A Poision Tree - William Blake
by Avielle Krug
I told my wrath, my wrath did end.
I was angry with my foe:
I told it not, my wrath did grow.
And I watered it in fears,
Night and morning with my tears;
And I sunned it with smiles,
And with soft deceitful wiles.
And it grew both day and night,
Till it bore an apple bright.
And my foe beheld it shine.
And he knew that it was mine,
And into my garden stole
When the night had veiled the pole;
In the morning glad I see
My foe outstretched beneath the tree.
The poem describes a person who becomes angry with his friend. Instead of releasing this anger, he bottles it up and lets the hatred fester.
As the days go by, the fears and anger increases and becomes more violent.
Eventually, an apple grows from the powerful hatred.
One night, the friend (now foe) sneaks into the garden and eats the apple. In the morning, the speaker finds his freind dead under the tree.
The poem is a narrative poem, telling a story from the speaker's perspective. The poem centers around powerful emotions of hatred, discust, and revenge. The speaker is clearly telling a personal story, and speaks to the audience without guilt. Blake could have been inspired by emotions he had experienced. The overall tone is innocent and eerie. There is never a sense of regret. This can be seen when Blake writes, "In the morning glad I see..." (line 15) in reference to finding his foe dead. Also, the tone is creepy in that the hatred and anger becomes very intesne, while still sounding innocent.

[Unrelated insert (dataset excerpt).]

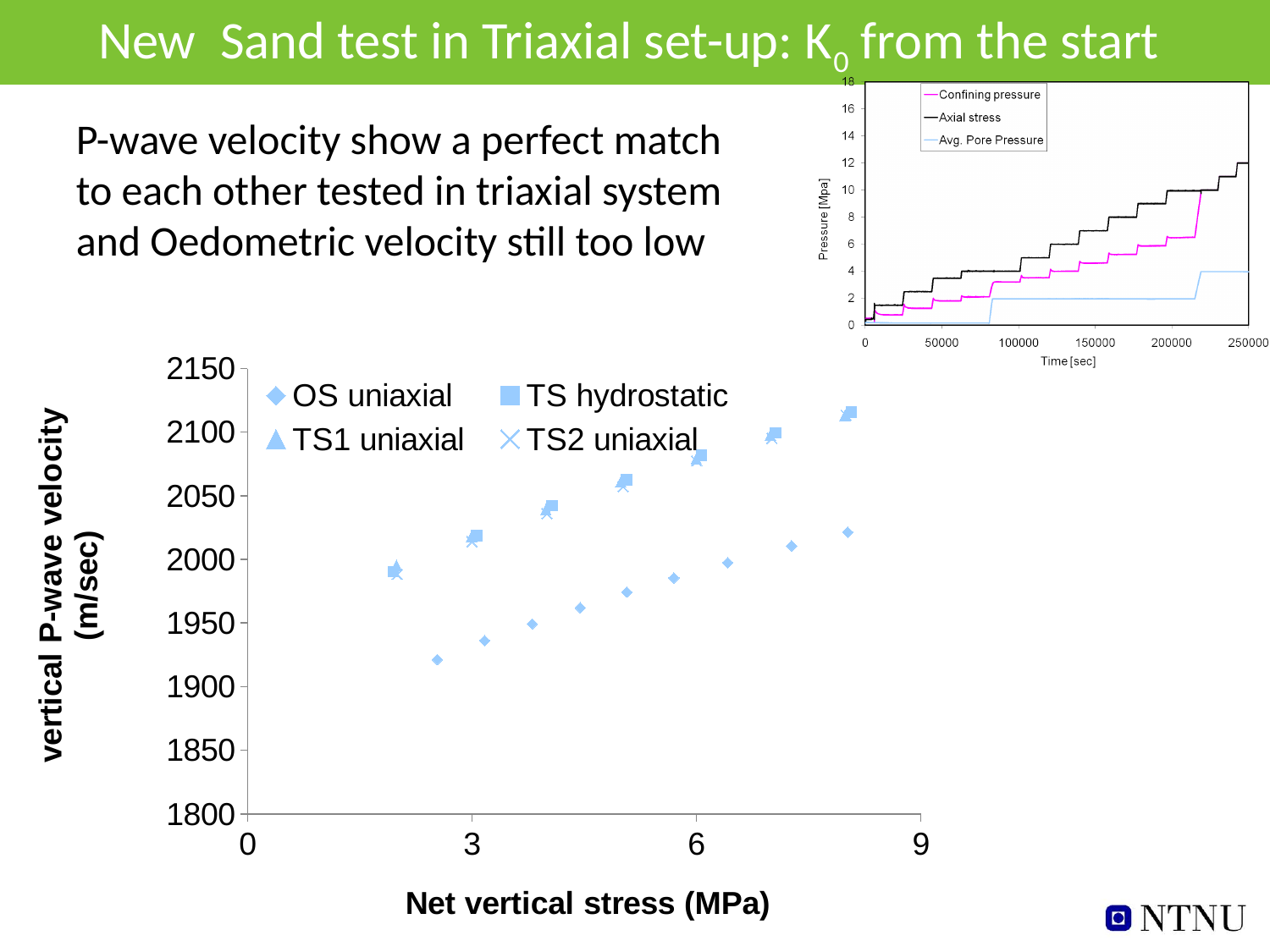
What kind of chart is the large chart at the bottom left of the slide? scatter chart In the small chart at the top right, is the Avg. Pore Pressure at the end of the test (about 250000 sec) greater or less than 6 MPa? less In the large chart at the bottom left, how many series does the legend list? 4 In the large chart at the bottom left, is the OS uniaxial value at the highest stress (about 8 MPa) greater or less than 2000 m/sec? greater In the large chart at the bottom left, is the TS hydrostatic value at the highest stress (about 8 MPa) greater or less than 2100 m/sec? greater In the large chart at the bottom left, do the P-wave velocity values rise or fall as net vertical stress increases? rise What is the x-axis title of the large chart at the bottom left? Net vertical stress (MPa) In the small chart at the top right, how many series does the legend list? 3 What kind of chart is the small chart at the top right of the slide? line chart In the small chart at the top right, which series reaches the highest pressure? Axial stress In the large chart at the bottom left, at a net vertical stress of about 8 MPa, which series has the higher velocity: OS uniaxial or TS hydrostatic? TS hydrostatic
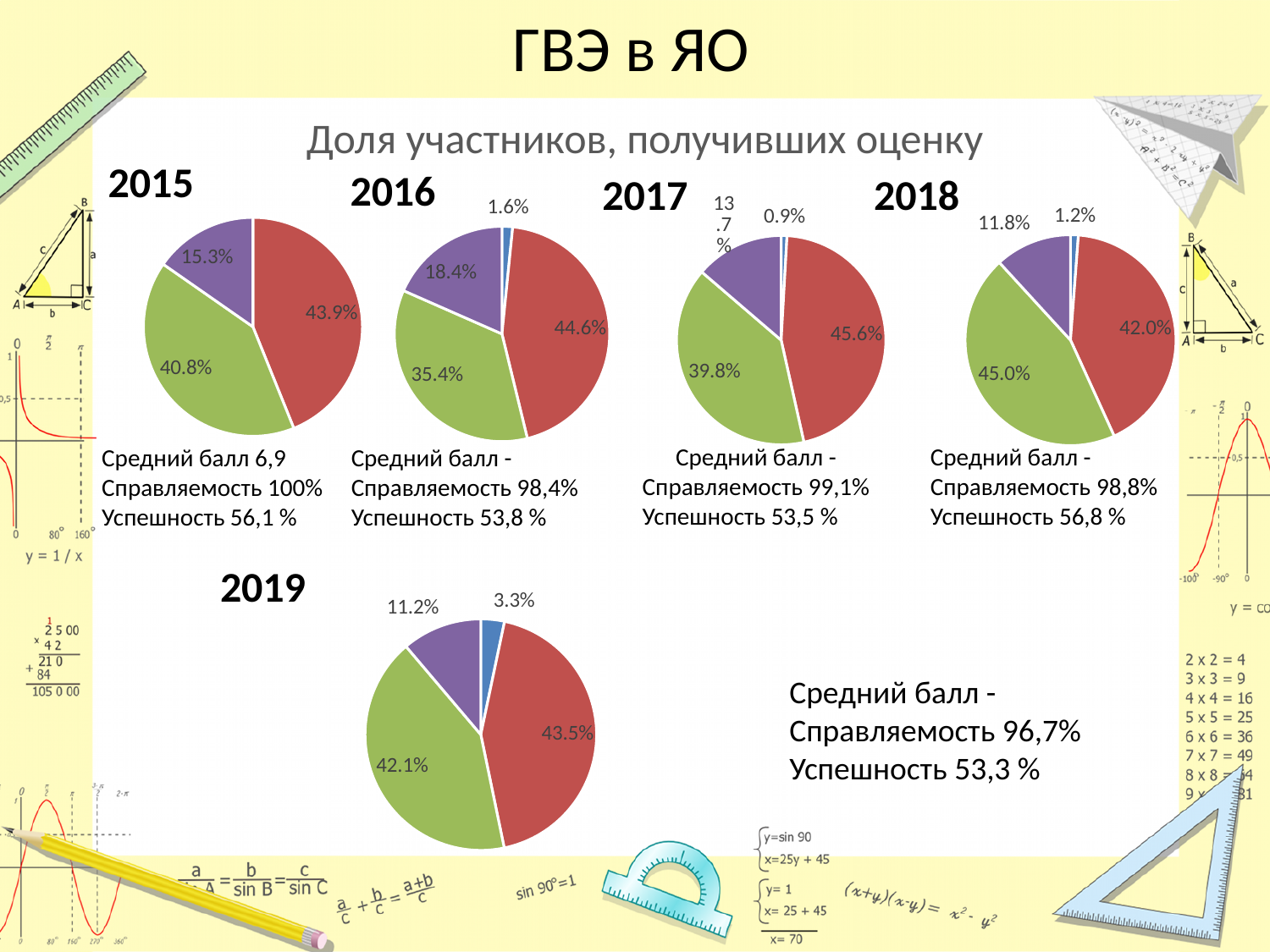
In the 2017 pie chart, which slice is the smallest? blue (0.9%) In the 2019 pie chart, which is larger, the red slice or the purple slice? red (43.5%) In the 2016 pie chart, what is the difference between the red slice and the green slice? 9.2% In the 2015 pie chart, what percentage does the red slice show? 43.9% How many slices does the 2015 pie chart have? 3 In the 2019 pie chart, what percentage does the blue slice show? 3.3% How many slices does the 2019 pie chart have? 4 What kind of chart is used for each year on this slide? pie chart In the 2016 pie chart, what percentage does the blue slice show? 1.6% In the 2018 pie chart, which slice is the largest? green (45.0%) In the 2017 pie chart, what percentage does the green slice show? 39.8% In the 2018 pie chart, what percentage does the purple slice show? 11.8%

The whole poem is split into four quatrains. Each quatrain has two couplets. This creates a satisfying and easy to read poem. Blake likely chose to write this way because the words flow smoothly from one verse to the next. Every line has punctuation, and every quatrain ends with an end-stopped line. The poem is narrative, so the story progresses as poem goes on. All sentences are simple and easy to understand.